A 1994 article in the New York Times was far friendlier: “For the 14.7 million listeners of National Public Radio, Cokie Roberts, 50, Linda Wertheimer, 50, and Nina Totenberg, 49, are the Three Musketeers: gutsy, witty, informed reporters who break stories from inside the Washington political machine. As a troika they have succeeded in revolutionizing political reporting.” Roberts was praised for her “savvy Congressional reporting.”

Mary Martha Corinne Morrison Claiborne Boggs was born in New Orleans. Her parents were Hale Boggs, who rose to Democratic House majority leader before his plane disappeared in 1972, and Lindy Boggs, who ran successfully for her husband’s vacated seat, spent seven terms in Congress and served as U.S. ambassador to the Holy See from 1997-2001.

According to a profile of Roberts on the Paley Center for Media website, “The childhood she had was far from ordinary. Her parents made sure their children were a part of everything that came with being in a political family.
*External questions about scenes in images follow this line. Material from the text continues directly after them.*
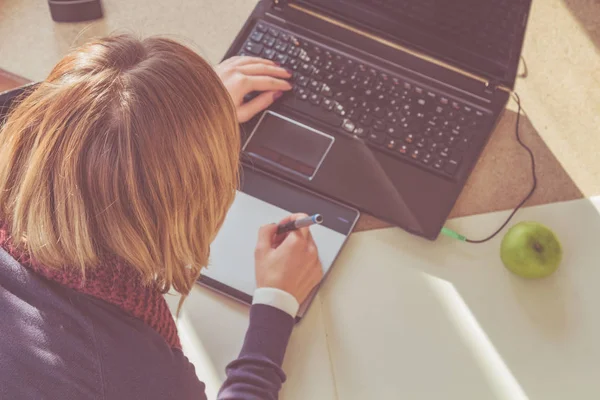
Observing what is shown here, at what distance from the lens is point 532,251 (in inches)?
29.5

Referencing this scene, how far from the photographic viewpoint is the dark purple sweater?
570 mm

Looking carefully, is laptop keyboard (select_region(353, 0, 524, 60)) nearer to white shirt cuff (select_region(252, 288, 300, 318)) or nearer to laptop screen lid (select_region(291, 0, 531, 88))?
laptop screen lid (select_region(291, 0, 531, 88))

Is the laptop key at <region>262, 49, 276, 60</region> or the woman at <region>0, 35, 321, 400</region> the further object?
the laptop key at <region>262, 49, 276, 60</region>

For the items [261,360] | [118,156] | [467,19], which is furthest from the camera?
[467,19]

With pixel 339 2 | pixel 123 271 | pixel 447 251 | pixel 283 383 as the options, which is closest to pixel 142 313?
pixel 123 271

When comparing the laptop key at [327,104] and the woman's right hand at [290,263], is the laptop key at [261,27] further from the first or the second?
the woman's right hand at [290,263]

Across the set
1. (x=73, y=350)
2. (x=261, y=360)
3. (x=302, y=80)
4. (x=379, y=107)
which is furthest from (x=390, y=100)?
(x=73, y=350)

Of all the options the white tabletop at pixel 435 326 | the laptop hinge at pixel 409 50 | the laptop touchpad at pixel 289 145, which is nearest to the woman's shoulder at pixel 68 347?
the white tabletop at pixel 435 326

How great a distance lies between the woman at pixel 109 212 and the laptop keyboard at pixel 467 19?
37 centimetres

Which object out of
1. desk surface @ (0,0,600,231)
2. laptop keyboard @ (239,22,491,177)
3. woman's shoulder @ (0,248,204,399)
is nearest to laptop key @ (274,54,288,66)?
laptop keyboard @ (239,22,491,177)

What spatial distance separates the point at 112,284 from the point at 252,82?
37 centimetres

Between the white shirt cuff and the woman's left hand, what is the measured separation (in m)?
0.26

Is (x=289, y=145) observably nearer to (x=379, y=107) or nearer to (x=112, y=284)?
(x=379, y=107)

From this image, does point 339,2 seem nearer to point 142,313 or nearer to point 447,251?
point 447,251
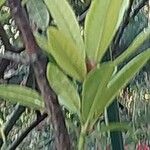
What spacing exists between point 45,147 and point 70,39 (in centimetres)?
106

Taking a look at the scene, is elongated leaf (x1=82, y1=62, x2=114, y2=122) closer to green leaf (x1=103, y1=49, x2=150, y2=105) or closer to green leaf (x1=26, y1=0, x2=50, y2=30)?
green leaf (x1=103, y1=49, x2=150, y2=105)

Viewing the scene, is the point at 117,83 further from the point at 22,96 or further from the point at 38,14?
the point at 38,14

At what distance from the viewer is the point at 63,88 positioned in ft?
1.43

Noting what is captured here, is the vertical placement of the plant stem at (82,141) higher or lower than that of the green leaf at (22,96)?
lower

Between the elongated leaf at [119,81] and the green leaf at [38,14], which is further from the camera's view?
the green leaf at [38,14]

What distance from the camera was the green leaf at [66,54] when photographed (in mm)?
408

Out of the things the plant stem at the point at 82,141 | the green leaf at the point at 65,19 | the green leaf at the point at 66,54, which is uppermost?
the green leaf at the point at 65,19

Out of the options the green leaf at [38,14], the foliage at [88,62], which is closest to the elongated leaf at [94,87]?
the foliage at [88,62]

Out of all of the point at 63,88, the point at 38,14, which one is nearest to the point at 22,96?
the point at 63,88

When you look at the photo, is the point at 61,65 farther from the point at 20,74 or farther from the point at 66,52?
the point at 20,74

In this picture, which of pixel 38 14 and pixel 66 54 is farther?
A: pixel 38 14

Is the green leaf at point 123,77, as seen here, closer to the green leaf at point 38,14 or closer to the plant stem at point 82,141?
the plant stem at point 82,141

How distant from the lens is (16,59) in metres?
0.45

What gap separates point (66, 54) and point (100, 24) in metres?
0.04
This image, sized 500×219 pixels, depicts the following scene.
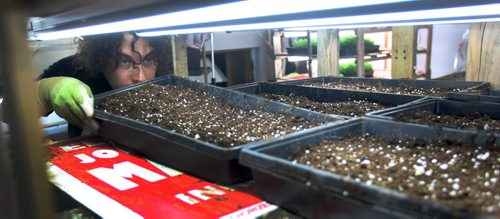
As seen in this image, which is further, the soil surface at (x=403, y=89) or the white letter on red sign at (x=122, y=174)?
the soil surface at (x=403, y=89)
By the time she was seven years old, Roberts could stuff envelopes like a campaign veteran.’ There were perks as well — she counted President Lyndon B. Johnson, who attended her wedding to Steven Roberts, and former Speaker of the House Sam Rayburn, a frequent dinner guest at the Boggs’s home in New Orleans, as close family friends.”
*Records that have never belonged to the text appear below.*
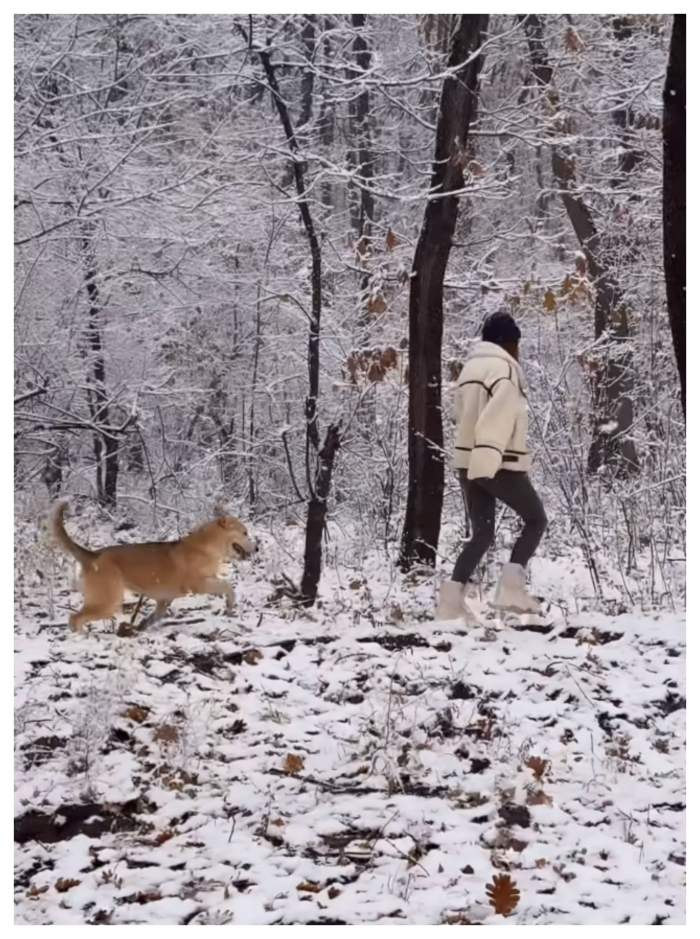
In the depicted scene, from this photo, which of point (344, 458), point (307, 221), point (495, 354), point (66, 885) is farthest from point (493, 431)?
point (344, 458)

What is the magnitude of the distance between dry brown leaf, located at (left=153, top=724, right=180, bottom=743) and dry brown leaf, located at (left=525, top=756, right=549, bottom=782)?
1732 millimetres

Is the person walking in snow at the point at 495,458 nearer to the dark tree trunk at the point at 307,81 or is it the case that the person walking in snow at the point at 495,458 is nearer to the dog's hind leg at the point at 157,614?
the dog's hind leg at the point at 157,614

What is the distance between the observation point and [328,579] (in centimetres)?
741

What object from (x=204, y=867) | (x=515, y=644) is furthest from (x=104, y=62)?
(x=204, y=867)

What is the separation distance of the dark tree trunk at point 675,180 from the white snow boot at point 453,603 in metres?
2.17

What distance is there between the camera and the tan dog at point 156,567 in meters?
5.93

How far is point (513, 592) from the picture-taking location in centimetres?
591

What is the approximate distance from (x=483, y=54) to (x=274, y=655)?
18.7 ft

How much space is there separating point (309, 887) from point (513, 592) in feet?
9.27

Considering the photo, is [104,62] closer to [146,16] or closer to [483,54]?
[146,16]

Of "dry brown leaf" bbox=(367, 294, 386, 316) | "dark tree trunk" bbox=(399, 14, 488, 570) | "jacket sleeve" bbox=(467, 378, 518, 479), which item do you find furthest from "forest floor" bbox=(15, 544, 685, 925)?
"dry brown leaf" bbox=(367, 294, 386, 316)

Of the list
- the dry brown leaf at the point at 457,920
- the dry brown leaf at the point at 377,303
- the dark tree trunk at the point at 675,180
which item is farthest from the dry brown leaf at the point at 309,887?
the dry brown leaf at the point at 377,303

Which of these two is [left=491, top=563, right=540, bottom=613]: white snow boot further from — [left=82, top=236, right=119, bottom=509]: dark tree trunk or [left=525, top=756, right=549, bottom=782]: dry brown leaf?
[left=82, top=236, right=119, bottom=509]: dark tree trunk

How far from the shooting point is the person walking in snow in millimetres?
5613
She received a B.A. in political science from Wellesley College, graduating in 1964.

Roberts and her husband, Steven V. Roberts, wrote a weekly column syndicated in newspapers around the country by United Media. The couple were also contributing editors to USA Weekend Magazine, and together they wrote New York Times bestseller “From This Day Forward,” recounting their four-decade marriage as well as other marriages in American history. Earlier, Cokie Roberts penned the No. 1 bestseller “We Are Our Mothers’ Daughters,” exploring women’s roles and relationships throughout American history. Roberts’ histories of women in the country’s early years — “Founding Mothers,” published in 2004, and “Ladies of Liberty,” in 2008 — were also bestsellers.

Roberts drew plaudits including the Edward R. Murrow Award, the Everett McKinley Dirksen Award for coverage of Congress and three Emmys, including a 1991 award for her contribution to the story “Who is Ross Perot?”

Roberts did a stint as president of the Radio and Television Correspondents’ Association.

She was inducted into the Broadcasting and Cable Hall of Fame, and the organization American Women in Radio and Television named her one of the 50 greatest women in the history of broadcasting.

She is survived by her husband, Steven V. Roberts, a professor and fellow journalist to whom she had been married since 1966; a daughter, journalist Rebecca Roberts; a son, Lee; and at least six grandchildren.